Reproduce word for word everything from the line containing "Is (29,51) closer" down to the last of the entries, with both of those included.

----- Input data -----

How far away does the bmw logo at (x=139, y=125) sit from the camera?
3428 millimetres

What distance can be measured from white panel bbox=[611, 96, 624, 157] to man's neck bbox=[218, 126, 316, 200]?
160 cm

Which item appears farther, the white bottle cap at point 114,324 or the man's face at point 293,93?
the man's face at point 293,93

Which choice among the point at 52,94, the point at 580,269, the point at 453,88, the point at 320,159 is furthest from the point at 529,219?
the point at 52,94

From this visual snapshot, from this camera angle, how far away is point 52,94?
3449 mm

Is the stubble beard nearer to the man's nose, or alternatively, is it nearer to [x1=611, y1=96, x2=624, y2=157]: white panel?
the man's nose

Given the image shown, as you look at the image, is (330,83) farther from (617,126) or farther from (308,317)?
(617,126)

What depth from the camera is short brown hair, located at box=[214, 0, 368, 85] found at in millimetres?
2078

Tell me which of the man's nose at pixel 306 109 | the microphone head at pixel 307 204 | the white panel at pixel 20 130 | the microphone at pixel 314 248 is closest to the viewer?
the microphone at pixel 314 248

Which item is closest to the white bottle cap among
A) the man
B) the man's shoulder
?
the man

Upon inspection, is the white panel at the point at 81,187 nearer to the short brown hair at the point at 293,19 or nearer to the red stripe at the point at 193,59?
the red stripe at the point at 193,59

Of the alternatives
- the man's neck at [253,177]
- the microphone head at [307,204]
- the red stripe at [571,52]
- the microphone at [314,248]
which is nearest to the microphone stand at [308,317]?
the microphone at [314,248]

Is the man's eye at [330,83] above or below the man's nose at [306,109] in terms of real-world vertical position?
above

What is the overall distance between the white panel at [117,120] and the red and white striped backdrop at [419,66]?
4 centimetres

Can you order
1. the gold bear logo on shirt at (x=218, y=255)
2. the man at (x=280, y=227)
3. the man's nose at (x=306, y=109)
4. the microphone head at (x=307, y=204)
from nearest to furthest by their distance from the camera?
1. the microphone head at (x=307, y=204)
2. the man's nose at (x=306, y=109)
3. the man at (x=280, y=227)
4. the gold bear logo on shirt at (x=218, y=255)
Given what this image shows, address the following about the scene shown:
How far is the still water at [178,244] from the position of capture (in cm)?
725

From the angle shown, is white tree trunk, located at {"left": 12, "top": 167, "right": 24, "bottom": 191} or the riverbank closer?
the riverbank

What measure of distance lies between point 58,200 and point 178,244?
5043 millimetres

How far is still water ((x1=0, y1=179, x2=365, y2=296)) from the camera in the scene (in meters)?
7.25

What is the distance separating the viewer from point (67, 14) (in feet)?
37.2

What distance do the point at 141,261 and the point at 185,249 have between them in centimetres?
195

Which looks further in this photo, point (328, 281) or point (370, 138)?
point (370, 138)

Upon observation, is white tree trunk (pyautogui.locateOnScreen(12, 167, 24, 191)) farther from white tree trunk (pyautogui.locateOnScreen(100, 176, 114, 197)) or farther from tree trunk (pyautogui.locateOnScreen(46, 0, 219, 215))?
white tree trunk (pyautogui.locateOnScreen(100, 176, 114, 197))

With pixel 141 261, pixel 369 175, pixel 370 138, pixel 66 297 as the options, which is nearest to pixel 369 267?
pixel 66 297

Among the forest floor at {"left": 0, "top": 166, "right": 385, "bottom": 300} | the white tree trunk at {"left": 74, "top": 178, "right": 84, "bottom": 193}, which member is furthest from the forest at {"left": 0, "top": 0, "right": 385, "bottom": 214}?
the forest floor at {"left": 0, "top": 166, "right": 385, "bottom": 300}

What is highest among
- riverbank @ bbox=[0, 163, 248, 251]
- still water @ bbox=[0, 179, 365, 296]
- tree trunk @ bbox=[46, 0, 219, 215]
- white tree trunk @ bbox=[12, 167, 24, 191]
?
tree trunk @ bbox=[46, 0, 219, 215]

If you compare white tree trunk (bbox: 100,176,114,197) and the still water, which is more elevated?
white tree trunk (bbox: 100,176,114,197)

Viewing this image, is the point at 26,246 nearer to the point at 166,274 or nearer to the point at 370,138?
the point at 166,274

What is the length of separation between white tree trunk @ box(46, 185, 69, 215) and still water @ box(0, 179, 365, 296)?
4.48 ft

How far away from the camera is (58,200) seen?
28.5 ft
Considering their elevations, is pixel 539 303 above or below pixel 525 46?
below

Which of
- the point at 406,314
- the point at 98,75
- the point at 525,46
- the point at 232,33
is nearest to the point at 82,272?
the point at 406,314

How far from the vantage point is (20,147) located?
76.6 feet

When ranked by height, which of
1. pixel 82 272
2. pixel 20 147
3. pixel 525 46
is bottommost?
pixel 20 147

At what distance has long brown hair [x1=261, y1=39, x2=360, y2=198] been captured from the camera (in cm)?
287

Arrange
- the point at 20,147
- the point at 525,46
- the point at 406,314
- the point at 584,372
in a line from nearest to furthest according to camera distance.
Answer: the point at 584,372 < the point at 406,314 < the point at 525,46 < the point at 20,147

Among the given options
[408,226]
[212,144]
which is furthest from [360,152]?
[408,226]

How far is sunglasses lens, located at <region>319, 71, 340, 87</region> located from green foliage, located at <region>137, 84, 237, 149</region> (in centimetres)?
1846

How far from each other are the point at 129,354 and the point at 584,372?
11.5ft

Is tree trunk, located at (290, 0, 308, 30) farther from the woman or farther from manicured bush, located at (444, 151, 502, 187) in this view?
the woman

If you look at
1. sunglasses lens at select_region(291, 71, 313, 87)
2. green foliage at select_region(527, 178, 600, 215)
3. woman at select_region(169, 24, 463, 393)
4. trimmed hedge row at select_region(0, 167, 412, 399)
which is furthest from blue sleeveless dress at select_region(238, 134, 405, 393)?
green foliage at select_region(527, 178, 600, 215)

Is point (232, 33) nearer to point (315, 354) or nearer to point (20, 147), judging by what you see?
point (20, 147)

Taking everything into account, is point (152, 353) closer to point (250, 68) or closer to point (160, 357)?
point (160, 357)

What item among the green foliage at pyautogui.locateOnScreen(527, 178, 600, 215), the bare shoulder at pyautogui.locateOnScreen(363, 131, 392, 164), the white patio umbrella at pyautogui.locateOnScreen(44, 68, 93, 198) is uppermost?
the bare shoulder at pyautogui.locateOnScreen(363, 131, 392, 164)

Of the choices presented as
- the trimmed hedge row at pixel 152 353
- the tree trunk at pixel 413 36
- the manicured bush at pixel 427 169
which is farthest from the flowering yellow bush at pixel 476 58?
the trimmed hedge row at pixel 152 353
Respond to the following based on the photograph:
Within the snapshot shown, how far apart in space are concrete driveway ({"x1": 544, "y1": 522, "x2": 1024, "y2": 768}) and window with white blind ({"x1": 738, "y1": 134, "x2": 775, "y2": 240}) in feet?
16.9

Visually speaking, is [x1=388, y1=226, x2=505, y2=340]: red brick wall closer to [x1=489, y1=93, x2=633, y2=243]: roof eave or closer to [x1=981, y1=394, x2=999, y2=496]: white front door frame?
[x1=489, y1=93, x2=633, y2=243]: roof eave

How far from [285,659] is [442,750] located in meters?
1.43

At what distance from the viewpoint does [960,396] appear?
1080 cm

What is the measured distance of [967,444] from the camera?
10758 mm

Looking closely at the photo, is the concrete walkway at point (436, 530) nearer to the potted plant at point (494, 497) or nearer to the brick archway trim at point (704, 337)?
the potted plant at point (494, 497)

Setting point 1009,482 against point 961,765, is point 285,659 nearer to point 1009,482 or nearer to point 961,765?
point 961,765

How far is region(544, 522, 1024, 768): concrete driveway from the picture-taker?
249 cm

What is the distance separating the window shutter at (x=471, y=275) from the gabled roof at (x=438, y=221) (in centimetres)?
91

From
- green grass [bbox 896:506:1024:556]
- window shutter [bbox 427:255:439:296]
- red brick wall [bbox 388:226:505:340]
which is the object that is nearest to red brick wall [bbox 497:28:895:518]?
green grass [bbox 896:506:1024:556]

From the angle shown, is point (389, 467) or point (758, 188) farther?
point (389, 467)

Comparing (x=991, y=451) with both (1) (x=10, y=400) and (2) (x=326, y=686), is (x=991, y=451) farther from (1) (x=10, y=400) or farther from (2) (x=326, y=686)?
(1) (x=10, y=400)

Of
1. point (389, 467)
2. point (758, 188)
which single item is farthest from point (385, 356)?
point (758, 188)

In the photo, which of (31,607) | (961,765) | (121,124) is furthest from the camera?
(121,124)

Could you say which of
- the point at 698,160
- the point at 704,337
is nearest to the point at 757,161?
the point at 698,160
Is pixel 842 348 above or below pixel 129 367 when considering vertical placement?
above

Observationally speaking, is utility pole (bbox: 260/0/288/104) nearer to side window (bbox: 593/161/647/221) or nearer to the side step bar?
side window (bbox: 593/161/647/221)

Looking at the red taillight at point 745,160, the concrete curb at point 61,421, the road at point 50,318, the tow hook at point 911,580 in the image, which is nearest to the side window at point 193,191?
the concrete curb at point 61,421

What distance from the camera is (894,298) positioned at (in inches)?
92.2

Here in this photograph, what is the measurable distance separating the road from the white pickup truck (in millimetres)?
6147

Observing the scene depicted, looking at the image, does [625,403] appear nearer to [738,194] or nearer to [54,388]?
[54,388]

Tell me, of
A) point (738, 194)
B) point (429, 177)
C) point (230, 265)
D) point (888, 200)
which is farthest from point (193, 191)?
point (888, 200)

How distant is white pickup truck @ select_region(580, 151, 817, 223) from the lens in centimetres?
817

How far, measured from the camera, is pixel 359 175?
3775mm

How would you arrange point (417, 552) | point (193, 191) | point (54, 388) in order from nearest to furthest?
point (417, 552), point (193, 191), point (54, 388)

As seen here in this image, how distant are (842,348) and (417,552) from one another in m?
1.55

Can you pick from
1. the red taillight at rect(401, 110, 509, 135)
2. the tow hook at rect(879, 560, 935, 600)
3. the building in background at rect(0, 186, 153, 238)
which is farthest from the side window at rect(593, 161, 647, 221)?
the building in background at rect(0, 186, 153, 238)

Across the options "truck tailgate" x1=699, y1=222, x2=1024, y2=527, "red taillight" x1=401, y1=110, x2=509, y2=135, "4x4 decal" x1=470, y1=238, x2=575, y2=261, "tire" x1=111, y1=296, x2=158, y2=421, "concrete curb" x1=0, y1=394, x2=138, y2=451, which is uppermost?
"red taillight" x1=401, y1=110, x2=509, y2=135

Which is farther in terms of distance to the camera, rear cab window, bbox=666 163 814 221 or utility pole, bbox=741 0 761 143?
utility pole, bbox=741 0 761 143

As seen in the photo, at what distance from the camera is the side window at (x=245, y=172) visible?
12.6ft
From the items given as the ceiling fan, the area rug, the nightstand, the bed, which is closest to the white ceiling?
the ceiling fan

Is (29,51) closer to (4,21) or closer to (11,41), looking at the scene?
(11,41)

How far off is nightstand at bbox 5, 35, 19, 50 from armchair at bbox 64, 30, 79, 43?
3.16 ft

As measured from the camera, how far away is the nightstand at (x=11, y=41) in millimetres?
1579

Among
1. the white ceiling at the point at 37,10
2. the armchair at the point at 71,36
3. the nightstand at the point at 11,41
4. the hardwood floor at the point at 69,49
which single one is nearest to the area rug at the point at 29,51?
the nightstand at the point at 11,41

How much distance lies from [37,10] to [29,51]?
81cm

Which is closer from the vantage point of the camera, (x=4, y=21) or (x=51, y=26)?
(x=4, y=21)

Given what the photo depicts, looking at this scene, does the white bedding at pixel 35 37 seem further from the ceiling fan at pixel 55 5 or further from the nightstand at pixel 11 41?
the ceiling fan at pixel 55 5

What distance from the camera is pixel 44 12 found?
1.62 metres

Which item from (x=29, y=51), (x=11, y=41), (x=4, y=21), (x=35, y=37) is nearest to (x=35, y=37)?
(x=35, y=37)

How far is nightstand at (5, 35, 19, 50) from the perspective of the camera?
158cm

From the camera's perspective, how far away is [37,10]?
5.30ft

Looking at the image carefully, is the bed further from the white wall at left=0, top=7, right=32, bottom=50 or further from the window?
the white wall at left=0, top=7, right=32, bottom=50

-----

• **Solution**
Is (29,51) closer to (4,21) or closer to (11,41), looking at the scene?
(11,41)

How far off is nightstand at bbox 5, 35, 19, 50 from armchair at bbox 64, 30, 79, 43?
3.16 ft

As measured from the camera, how far away is the nightstand at (x=11, y=41) in millimetres?
1579

Among
1. the white ceiling at the point at 37,10
2. the armchair at the point at 71,36
3. the nightstand at the point at 11,41
4. the hardwood floor at the point at 69,49
which single one is nearest to the area rug at the point at 29,51?
the nightstand at the point at 11,41

How much distance lies from [37,10] to [29,51]?
81cm

Which is closer from the vantage point of the camera, (x=4, y=21) or (x=51, y=26)?
(x=4, y=21)

Given what the photo depicts, looking at this scene, does the white bedding at pixel 35 37 seem further from the ceiling fan at pixel 55 5 or further from the nightstand at pixel 11 41?
the ceiling fan at pixel 55 5

What distance from the camera is pixel 44 12 found?
1.62 metres

Which item from (x=29, y=51), (x=11, y=41), (x=4, y=21), (x=35, y=37) is nearest to (x=35, y=37)?
(x=35, y=37)

How far is nightstand at (5, 35, 19, 50) from the perspective of the camera?
158cm

From the camera's perspective, how far away is [37,10]?
5.30ft

Looking at the image carefully, is the bed further from the white wall at left=0, top=7, right=32, bottom=50 or further from the window?
the white wall at left=0, top=7, right=32, bottom=50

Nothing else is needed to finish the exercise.